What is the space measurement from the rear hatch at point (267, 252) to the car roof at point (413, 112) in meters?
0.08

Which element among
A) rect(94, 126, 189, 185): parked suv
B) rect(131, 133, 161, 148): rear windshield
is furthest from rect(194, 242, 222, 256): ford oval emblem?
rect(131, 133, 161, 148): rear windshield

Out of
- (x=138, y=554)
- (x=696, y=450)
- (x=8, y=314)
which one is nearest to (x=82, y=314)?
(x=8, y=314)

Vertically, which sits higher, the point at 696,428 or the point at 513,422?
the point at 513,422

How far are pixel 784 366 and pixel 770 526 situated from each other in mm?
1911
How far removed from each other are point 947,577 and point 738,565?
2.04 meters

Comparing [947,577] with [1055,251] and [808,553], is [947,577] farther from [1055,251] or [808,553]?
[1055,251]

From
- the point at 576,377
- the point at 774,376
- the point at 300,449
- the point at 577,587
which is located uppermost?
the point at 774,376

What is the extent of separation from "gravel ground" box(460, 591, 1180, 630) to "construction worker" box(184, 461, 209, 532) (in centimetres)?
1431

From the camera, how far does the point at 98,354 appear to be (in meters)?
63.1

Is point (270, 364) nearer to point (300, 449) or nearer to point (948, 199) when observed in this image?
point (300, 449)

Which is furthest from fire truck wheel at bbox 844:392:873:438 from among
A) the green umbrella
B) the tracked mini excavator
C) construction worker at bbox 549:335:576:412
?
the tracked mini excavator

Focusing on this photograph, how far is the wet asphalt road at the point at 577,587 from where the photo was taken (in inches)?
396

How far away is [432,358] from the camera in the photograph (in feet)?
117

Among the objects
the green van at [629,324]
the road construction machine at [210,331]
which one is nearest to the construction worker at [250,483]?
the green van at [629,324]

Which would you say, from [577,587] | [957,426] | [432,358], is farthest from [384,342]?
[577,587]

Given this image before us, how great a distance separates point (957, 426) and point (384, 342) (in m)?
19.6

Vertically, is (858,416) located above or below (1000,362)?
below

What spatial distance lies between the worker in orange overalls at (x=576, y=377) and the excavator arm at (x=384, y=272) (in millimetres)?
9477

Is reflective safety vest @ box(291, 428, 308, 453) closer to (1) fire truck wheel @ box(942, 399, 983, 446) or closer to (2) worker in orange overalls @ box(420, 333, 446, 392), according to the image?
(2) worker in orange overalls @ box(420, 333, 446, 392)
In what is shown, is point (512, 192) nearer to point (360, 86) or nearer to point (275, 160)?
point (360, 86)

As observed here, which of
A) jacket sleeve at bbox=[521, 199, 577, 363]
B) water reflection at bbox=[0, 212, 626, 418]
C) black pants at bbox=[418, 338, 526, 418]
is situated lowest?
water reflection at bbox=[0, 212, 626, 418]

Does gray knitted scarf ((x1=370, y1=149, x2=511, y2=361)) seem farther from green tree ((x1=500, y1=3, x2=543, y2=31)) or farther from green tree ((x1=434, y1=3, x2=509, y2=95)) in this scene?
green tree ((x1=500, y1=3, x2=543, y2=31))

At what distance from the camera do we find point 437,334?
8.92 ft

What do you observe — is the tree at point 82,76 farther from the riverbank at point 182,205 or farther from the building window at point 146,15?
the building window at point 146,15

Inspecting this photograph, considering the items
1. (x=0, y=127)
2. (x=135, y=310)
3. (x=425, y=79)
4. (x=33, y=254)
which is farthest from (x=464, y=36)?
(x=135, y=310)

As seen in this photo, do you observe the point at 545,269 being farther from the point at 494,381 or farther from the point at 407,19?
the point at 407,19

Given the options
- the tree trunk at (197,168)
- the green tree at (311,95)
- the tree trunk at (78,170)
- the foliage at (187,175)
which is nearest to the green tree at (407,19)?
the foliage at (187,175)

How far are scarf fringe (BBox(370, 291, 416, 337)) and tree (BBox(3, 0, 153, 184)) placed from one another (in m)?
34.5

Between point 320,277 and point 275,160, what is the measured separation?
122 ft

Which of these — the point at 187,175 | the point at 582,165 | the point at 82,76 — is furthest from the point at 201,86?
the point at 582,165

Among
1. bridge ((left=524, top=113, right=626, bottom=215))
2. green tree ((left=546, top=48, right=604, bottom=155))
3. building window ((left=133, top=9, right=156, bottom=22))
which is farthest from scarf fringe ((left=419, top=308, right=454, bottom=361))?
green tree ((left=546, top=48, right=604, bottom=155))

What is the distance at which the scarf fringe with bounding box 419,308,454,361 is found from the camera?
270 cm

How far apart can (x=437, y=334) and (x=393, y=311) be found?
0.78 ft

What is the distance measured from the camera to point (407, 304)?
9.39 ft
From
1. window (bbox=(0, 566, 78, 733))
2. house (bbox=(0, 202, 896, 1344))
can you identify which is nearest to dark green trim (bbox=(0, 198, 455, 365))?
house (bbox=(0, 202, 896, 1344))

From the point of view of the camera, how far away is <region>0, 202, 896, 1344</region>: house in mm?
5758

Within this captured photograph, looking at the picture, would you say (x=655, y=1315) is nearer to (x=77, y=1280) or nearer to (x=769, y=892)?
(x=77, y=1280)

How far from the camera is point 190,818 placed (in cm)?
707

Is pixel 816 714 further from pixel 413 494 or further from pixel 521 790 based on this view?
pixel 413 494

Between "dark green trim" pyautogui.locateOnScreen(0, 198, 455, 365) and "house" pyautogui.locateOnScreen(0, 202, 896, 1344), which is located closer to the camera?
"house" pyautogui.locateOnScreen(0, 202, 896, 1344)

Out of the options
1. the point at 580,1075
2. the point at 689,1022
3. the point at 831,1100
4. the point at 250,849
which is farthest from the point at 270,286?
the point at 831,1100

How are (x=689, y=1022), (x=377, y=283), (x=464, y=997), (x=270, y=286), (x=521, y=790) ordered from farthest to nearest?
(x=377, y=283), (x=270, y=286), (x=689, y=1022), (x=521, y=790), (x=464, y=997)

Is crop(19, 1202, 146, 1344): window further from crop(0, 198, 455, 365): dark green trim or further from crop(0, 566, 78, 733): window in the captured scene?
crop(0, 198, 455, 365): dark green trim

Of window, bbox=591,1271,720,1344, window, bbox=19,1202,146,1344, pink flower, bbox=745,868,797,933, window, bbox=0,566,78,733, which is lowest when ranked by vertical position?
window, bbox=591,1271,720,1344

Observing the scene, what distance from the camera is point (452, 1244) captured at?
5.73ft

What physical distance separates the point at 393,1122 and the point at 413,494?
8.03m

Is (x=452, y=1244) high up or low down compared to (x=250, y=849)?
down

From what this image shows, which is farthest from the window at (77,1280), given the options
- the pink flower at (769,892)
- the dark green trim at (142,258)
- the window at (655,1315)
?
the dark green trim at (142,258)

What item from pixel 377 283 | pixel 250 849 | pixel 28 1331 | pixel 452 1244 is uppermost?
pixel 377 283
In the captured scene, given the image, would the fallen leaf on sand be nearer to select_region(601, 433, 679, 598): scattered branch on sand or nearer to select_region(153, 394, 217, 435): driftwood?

- _What you should do_
Make an exact copy of every line in the data.

- _Complete answer_
What is the space measurement from the rear hatch at point (267, 252) to the car roof at point (413, 112) in meters?
0.08

Which element among
A) rect(94, 126, 189, 185): parked suv
B) rect(131, 133, 161, 148): rear windshield
is furthest from rect(194, 242, 222, 256): ford oval emblem?
rect(131, 133, 161, 148): rear windshield

Out of
- (x=138, y=554)
- (x=696, y=450)
- (x=8, y=314)
which one is nearest to (x=82, y=314)?
(x=8, y=314)

Vertically, which sits higher, the point at 696,428 or the point at 513,422?
the point at 513,422

How far are pixel 784 366 and pixel 770 526 situated from each other in mm?
1911
How far removed from each other are point 947,577 and point 738,565?
2.04 meters

Comparing [947,577] with [1055,251] and [808,553], is [947,577] farther from [1055,251] or [808,553]?
[1055,251]

From
- the point at 576,377
- the point at 774,376
- the point at 300,449
- the point at 577,587
which is located uppermost?
the point at 774,376

What is the extent of separation from "gravel ground" box(460, 591, 1180, 630) to "construction worker" box(184, 461, 209, 532) (in centimetres)?
1431

From the camera, how far does the point at 98,354 appear to be (in meters)?
63.1

Is point (270, 364) nearer to point (300, 449) or nearer to point (948, 199) when observed in this image?
point (300, 449)

Which is furthest from fire truck wheel at bbox 844:392:873:438 from among
A) the green umbrella
B) the tracked mini excavator
C) construction worker at bbox 549:335:576:412
?
the tracked mini excavator

Focusing on this photograph, how far is the wet asphalt road at the point at 577,587 from where the photo was taken (in inches)?
396

How far away is [432,358] from the camera in the photograph (in feet)?
117

Among the objects
the green van at [629,324]
the road construction machine at [210,331]
which one is nearest to the construction worker at [250,483]?
the green van at [629,324]

Which would you say, from [577,587] | [957,426] | [432,358], is farthest from [384,342]?
[577,587]

Given this image before us, how great a distance separates point (957, 426) and point (384, 342) (in m)?
19.6

Vertically, is (858,416) located above or below (1000,362)?
below

What spatial distance lies between the worker in orange overalls at (x=576, y=377) and the excavator arm at (x=384, y=272) (in millimetres)?
9477

Is reflective safety vest @ box(291, 428, 308, 453) closer to (1) fire truck wheel @ box(942, 399, 983, 446) or closer to (2) worker in orange overalls @ box(420, 333, 446, 392), according to the image?
(2) worker in orange overalls @ box(420, 333, 446, 392)
In what is shown, is point (512, 192) nearer to point (360, 86) or nearer to point (275, 160)?
point (360, 86)

As observed here, which of
A) jacket sleeve at bbox=[521, 199, 577, 363]
B) water reflection at bbox=[0, 212, 626, 418]
C) black pants at bbox=[418, 338, 526, 418]
is situated lowest?
water reflection at bbox=[0, 212, 626, 418]

Does gray knitted scarf ((x1=370, y1=149, x2=511, y2=361)) seem farther from green tree ((x1=500, y1=3, x2=543, y2=31)) or farther from green tree ((x1=434, y1=3, x2=509, y2=95)) in this scene?
green tree ((x1=500, y1=3, x2=543, y2=31))

At what distance from the camera do we find point 437,334?
8.92 ft

What do you observe — is the tree at point 82,76 farther from the riverbank at point 182,205 or farther from the building window at point 146,15?
the building window at point 146,15

Inspecting this photograph, considering the items
1. (x=0, y=127)
2. (x=135, y=310)
3. (x=425, y=79)
4. (x=33, y=254)
which is farthest from (x=464, y=36)?
(x=135, y=310)

As seen in this photo, do you observe the point at 545,269 being farther from the point at 494,381 or farther from the point at 407,19?
the point at 407,19

Given the options
- the tree trunk at (197,168)
- the green tree at (311,95)
- the tree trunk at (78,170)
- the foliage at (187,175)
which is nearest to the green tree at (407,19)?
the foliage at (187,175)

How far are scarf fringe (BBox(370, 291, 416, 337)) and tree (BBox(3, 0, 153, 184)) placed from one another (in m)?
34.5

Between point 320,277 and point 275,160, what is the measured separation?
122 ft

Which of these — the point at 187,175 | the point at 582,165 | the point at 82,76 — is furthest from the point at 201,86?
the point at 582,165

Among
1. bridge ((left=524, top=113, right=626, bottom=215))
2. green tree ((left=546, top=48, right=604, bottom=155))
3. building window ((left=133, top=9, right=156, bottom=22))
which is farthest from scarf fringe ((left=419, top=308, right=454, bottom=361))?
green tree ((left=546, top=48, right=604, bottom=155))

What is the distance at which the scarf fringe with bounding box 419,308,454,361 is found from the camera?
270 cm

How far apart can (x=437, y=334) and (x=393, y=311) be found?
0.78 ft

What is the distance measured from the camera to point (407, 304)?
9.39 ft
From
1. window (bbox=(0, 566, 78, 733))
2. house (bbox=(0, 202, 896, 1344))
can you identify which is nearest to dark green trim (bbox=(0, 198, 455, 365))?
house (bbox=(0, 202, 896, 1344))

From the point of view of the camera, how far away is <region>0, 202, 896, 1344</region>: house in mm?
5758

Within this captured photograph, looking at the picture, would you say (x=655, y=1315) is nearer to (x=77, y=1280) or nearer to (x=769, y=892)?
(x=77, y=1280)

How far from the camera is point 190,818 placed (in cm)?
707

Is pixel 816 714 further from pixel 413 494 or further from pixel 521 790 based on this view?
pixel 413 494

Between "dark green trim" pyautogui.locateOnScreen(0, 198, 455, 365) and "house" pyautogui.locateOnScreen(0, 202, 896, 1344), which is located closer to the camera?
"house" pyautogui.locateOnScreen(0, 202, 896, 1344)

Out of the options
1. the point at 580,1075
2. the point at 689,1022
3. the point at 831,1100
4. the point at 250,849
which is farthest from the point at 270,286?
the point at 831,1100

How are (x=689, y=1022), (x=377, y=283), (x=464, y=997), (x=270, y=286), (x=521, y=790) ordered from farthest to nearest?
(x=377, y=283), (x=270, y=286), (x=689, y=1022), (x=521, y=790), (x=464, y=997)

Is crop(19, 1202, 146, 1344): window further from crop(0, 198, 455, 365): dark green trim or further from crop(0, 566, 78, 733): window in the captured scene?
crop(0, 198, 455, 365): dark green trim

Of window, bbox=591,1271,720,1344, window, bbox=19,1202,146,1344, pink flower, bbox=745,868,797,933, window, bbox=0,566,78,733, which is lowest when ranked by vertical position?
window, bbox=591,1271,720,1344

Observing the scene, what distance from the camera is point (452, 1244) captured at?
5.73ft

What physical distance separates the point at 393,1122 and the point at 413,494?
8.03m

Is (x=452, y=1244) high up or low down compared to (x=250, y=849)?
down

From what this image shows, which is farthest from the window at (77,1280), given the options
- the pink flower at (769,892)
- the dark green trim at (142,258)
- the window at (655,1315)
?
the dark green trim at (142,258)

What item from pixel 377 283 | pixel 250 849 | pixel 28 1331 | pixel 452 1244 is uppermost?
pixel 377 283
In the captured scene, given the image, would the fallen leaf on sand be nearer to select_region(601, 433, 679, 598): scattered branch on sand or nearer to select_region(153, 394, 217, 435): driftwood?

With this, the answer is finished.